Phospho-Smad3 (Ser423/Ser425) Antibody

About the Target

Phospho-Smad3 (Ser 423/Ser 425) refers to the phosphorylated form of Smad3 at two critical serine residues located at its C-terminus, essential for TGF-β signaling. Upon activation by TGF-β, the Type I receptor kinase (TβRI) phosphorylates Smad3 at Ser 423 and Ser 425, inducing a conformational change that facilitates its dissociation from the receptor complex. Depending on the literature source, SMAD3 may also be discussed as Phospho-Smad3 (Ser423/Ser425) and Phospho-Smad3 (Ser 423/425)+Smad5 (Ser 463/465)+Smad1 (Ser 463/465)+Smad2 (Ser 465/467).

Reported cellular context includes cytoplasm and nucleus, which can matter when signal is compared across treatments or changing cell states. Following SMAD3 across matched perturbations can help separate abundance effects from shifts in localization, complex assembly, or pathway state.

Research Context

SMAD3 is commonly interpreted in the context of cell signaling research, and readouts are often stronger when a study separates expression changes from compartment-level redistribution. When reported signal spans cytoplasm and nucleus, a defined reference condition can make comparisons more interpretable across perturbations, passages, or replicate sets.

Consider these angles when interpreting target-level changes:

• apparent redistribution between cytoplasm and nucleus across matched conditions
• signal-dependent shifts after ligand, inhibitor, or growth-factor perturbation
• differences between total target abundance and site-specific regulation when modified forms are compared
• co-patterning with orthogonal markers and control conditions that clarify pathway state

Variant Considerations

If your project spans exploratory questions, the regular version offers a balanced option for establishing baseline signal behavior for SMAD3. This can help when protocols evolve over time and the goal is to compare experiments using a stable reference workflow.
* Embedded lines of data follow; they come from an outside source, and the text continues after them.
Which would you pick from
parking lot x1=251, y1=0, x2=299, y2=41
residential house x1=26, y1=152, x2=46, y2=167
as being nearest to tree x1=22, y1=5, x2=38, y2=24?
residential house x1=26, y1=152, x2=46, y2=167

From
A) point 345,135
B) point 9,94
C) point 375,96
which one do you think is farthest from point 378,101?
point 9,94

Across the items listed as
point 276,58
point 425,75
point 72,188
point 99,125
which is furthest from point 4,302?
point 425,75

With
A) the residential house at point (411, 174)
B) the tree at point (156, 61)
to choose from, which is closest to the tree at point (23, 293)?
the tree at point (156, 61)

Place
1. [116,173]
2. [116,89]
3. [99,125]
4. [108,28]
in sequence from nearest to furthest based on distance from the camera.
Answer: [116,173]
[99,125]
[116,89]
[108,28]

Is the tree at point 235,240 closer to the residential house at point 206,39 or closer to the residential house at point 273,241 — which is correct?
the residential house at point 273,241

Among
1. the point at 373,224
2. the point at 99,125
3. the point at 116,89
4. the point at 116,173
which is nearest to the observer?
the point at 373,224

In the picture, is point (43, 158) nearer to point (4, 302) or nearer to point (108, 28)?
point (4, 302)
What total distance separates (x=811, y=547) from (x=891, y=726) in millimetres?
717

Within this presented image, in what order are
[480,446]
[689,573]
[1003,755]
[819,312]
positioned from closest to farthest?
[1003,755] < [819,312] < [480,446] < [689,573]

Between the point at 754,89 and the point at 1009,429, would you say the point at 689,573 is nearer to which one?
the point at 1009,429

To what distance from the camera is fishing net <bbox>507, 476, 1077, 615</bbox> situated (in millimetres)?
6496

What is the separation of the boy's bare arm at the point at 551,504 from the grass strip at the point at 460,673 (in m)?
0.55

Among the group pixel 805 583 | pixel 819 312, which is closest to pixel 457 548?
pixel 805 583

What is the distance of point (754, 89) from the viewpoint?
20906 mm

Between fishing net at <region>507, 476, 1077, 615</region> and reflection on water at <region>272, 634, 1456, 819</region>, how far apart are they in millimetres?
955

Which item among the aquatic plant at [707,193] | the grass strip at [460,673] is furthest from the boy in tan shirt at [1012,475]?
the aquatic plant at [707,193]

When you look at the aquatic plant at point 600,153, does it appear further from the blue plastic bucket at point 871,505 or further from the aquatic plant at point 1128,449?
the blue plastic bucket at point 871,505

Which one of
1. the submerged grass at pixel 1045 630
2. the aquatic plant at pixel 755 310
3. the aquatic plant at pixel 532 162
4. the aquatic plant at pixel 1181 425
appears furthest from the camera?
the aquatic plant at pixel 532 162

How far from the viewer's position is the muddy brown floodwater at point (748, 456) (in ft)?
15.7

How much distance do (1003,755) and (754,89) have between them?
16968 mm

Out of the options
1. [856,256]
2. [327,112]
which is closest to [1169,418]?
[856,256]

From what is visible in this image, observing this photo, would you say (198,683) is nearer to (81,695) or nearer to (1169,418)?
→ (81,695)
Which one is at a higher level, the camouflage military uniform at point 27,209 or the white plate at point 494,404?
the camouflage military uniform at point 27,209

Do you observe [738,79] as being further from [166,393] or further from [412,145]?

Standardize sampling time, control choice, and downstream analysis thresholds so apparent differences in SMAD3 reflect biology rather than handling. When interpreting SMAD3, it is often useful to decide early whether the main question is overall abundance, compartmental enrichment, or context-dependent redistribution.

For multi-run studies, a shared reference condition can keep SMAD3 trends easier to compare across datasets. That kind of consistency is especially helpful when follow-up work expands to new perturbations, model systems, or longitudinal collections.